En fait, ce n’est pas la Belgique, mais ce qui devrait être son État qui ne fonctionne pas, et pour cause.

Menacé sur sa droite par les néofascistes du Vlaams Belang, la N-VA déserte le pouvoir fin 2018. Il expliquera par réseaux sociaux et médias interposés que «België» ne fonctionne pas. En fait, ce n’est pas la Belgique, mais ce qui devrait être son État qui ne fonctionne pas, et pour cause. Menée depuis des décennies dans une logique mi-particratique, mi-technocratique de rationalisation ethnolibérale, la «chirurgie institutionnelle» belge a produit une complexité contre-productive, qui n’incite toujours pas le «peuple belge» à se déprendre de la Belgique. Cette complexité, la N-VA essaie d’en tirer encore argument pour en réclamer cyniquement la rationalisation ultime: un «confédéralisme» qui a pour préalable la scission totale de l’État belge. Cela fait un an que ce scénario aux relents d’apartheid, sans chiffrage honnête ni feuille de route, est pris au sérieux par la particratie et certains médias qui couvrent les difficiles «négociations gouvernementales».

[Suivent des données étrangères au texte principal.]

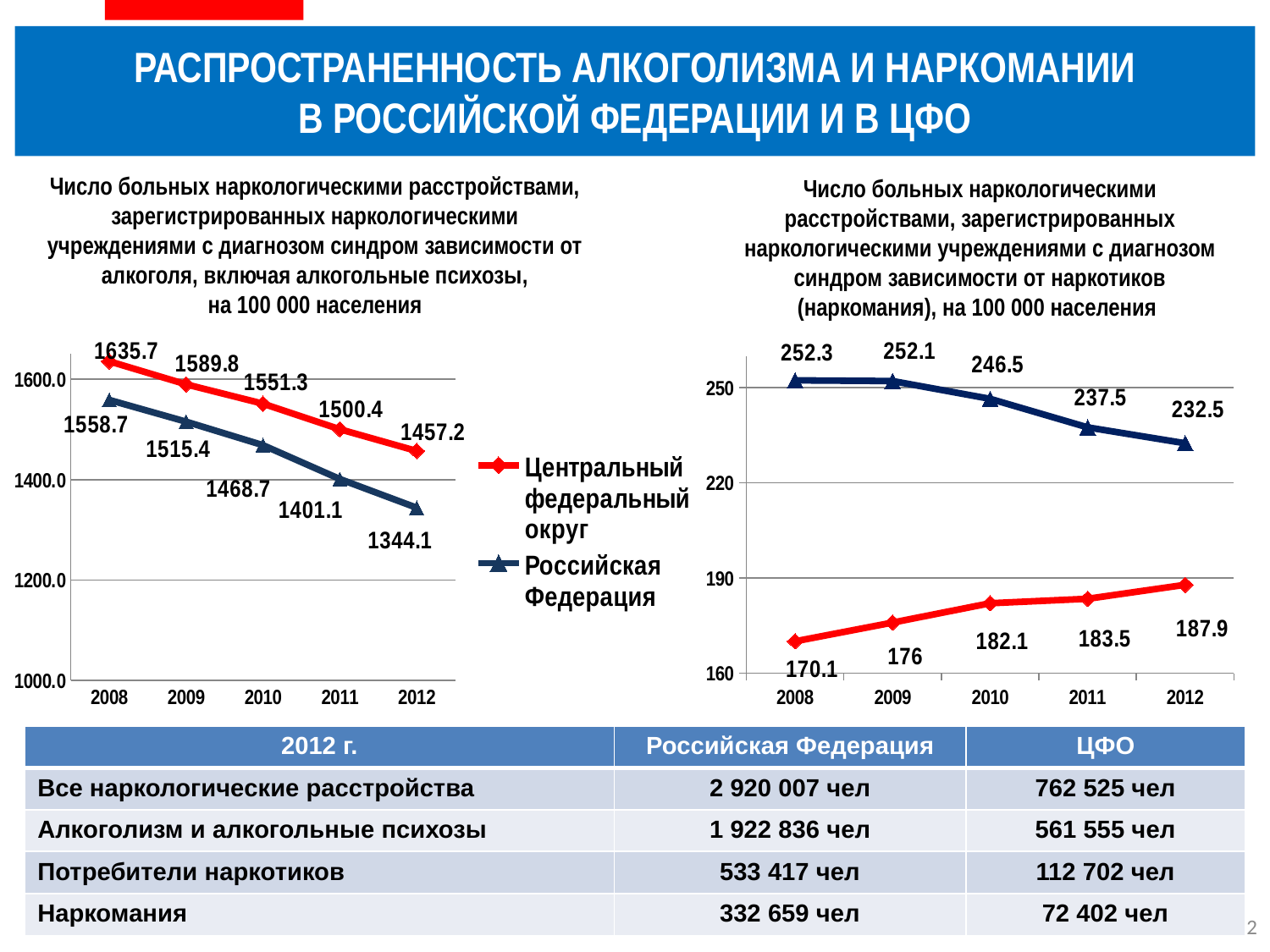
What kind of chart is the left chart? line chart On the left chart, how many series does the legend list? 2 On the left chart (alcohol dependence per 100 000), what is the value for Российская Федерация in 2012? 1344.1 On the right chart, do the values of the lower (red) line rise or fall from 2008 to 2012? rise On the right chart, what is the difference between the upper line and the lower line in 2008? 82.2 On the right chart (drug dependence per 100 000), what is the value of the upper (dark blue) line in 2010? 246.5 On the left chart (alcohol dependence per 100 000), what is the value for Центральный федеральный округ in 2008? 1635.7 On the right chart (drug dependence per 100 000), what is the value of the lower (red) line in 2012? 187.9 On the right chart, how many years are plotted on the x axis? 5 On the left chart, do the values for Российская Федерация rise or fall from 2008 to 2012? fall On the left chart, which year has the lowest value for Центральный федеральный округ? 2012 On the left chart, what is the difference between the Центральный федеральный округ and Российская Федерация values in 2011? 99.3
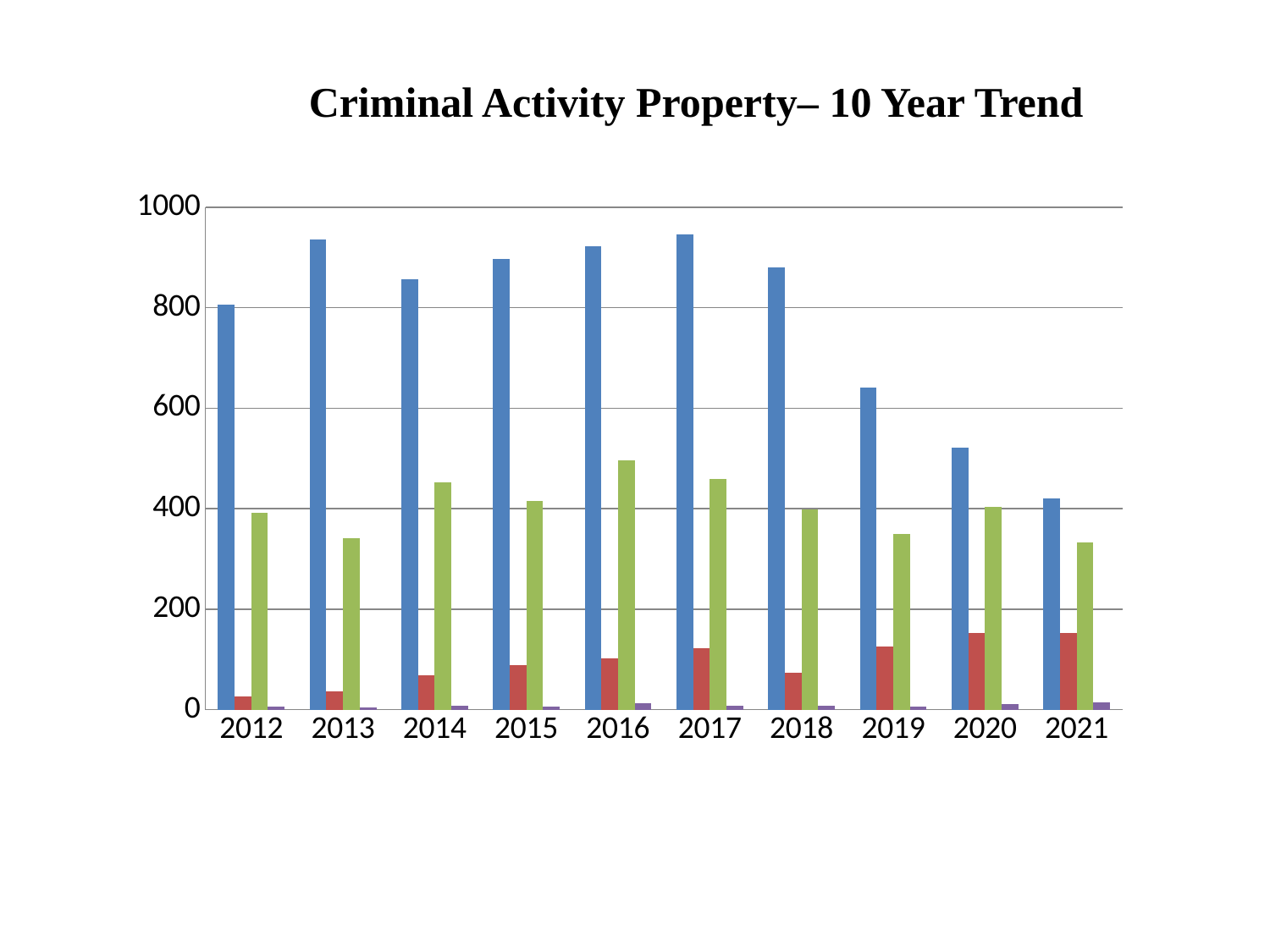
Do the blue bars rise or fall from 2018 to 2021? fall Is the value of the green bar for 2013 greater or less than 400? less How many years are shown on the x axis of the chart? 10 Which is larger, the blue bar for 2019 or the blue bar for 2020? 2019 What kind of chart is shown on the slide? bar chart Is the value of the blue bar for 2019 greater or less than 600? greater In which year is the green bar the highest? 2016 In which year is the blue bar the lowest? 2021 Is the value of the red bar for 2017 greater or less than 200? less What is the title of the chart? Criminal Activity Property– 10 Year Trend In which year is the red bar the lowest? 2012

Il y a belle lurette que, avec de tels échafaudages hors sol, la réalité a fini par dépasser la fiction. En dépit du bandeau de la RTBF «Ceci est une fiction», de très nombreux téléspectateurs, habitués à être tournés en bourriques, ont continué de regarder leur écran en croyant de bonne foi qu’il leur montrait la réalité. Le problème dans la non-formation d’un gouvernement depuis le26 mai 2019 n’est pas la N-VA. Certes, le parti séparatiste joue un jeu de poker menteur qui lui réussit d’autant mieux qu’il n’est pas dénoncé comme tel par les partis du gouvernement de Charles Michel. Mais dans la ‘débelgification’de l’État sur des bases ethniques, dans l’invisibilisation des réalités culturelles «bicommunautaires», dans la prise d’otage de la démocratie par la particratie et, enfin, dans la néolibéralisation des politiques publiques, la formation populiste n’a pas joué de rôle de premier plan. L’ethnolibéralisme n’a pas été inventé ni même radicalisé par le mouvement patronal-politique appelé N-VA.

Celui-ci n’a eu qu’à pousser un peu plus loin l’«efficience» ségrégationniste qui préside à une «fédéralisation» vite devenue incontrôlable pour la particratie en place. Il a bénéficié de la «crise» économique mondiale de 2008, puis de la «crise» de l’immigration des années 2015 pour enfin descendre, comme en d’autres temps, le boulevard que lui ont ouvert et soigneusement balayé les zélés serviteurs des «réformes»de l’État successives.

 

Footnotes

  1. Pour les dernières recherches sur cet autre passé laissé dans l’ombre, lire Zana Matthieu Etambala, Veroverd. Bezet. Gekoloniseerd. Congo 1876-1914, Gorredijk, Sterck & Devreese, 2020.
  2. Olivier Boehme, Greep naar de markt. De sociaal-economische agenda van de Vlaamse Beweging en haar ideologische versplintering tijdens het interbellum, Louvain, Lannoo Campus, 2008, p.426.
  3. Françoise Dreyfus, «La révision générale des politiques publiques, une conception néolibérale du rôle de l’Etat? », Revue française d’administration publique, 4 (2010), 136, p.857-864, p.858.
  4. Paul Dirkx, «L’autre laboratoire européen du séparatisme. En Belgique, le poker menteur comme méthode de gouvernement», Le Monde diplomatique, 64, 764 (novembre 2017), p.10-11.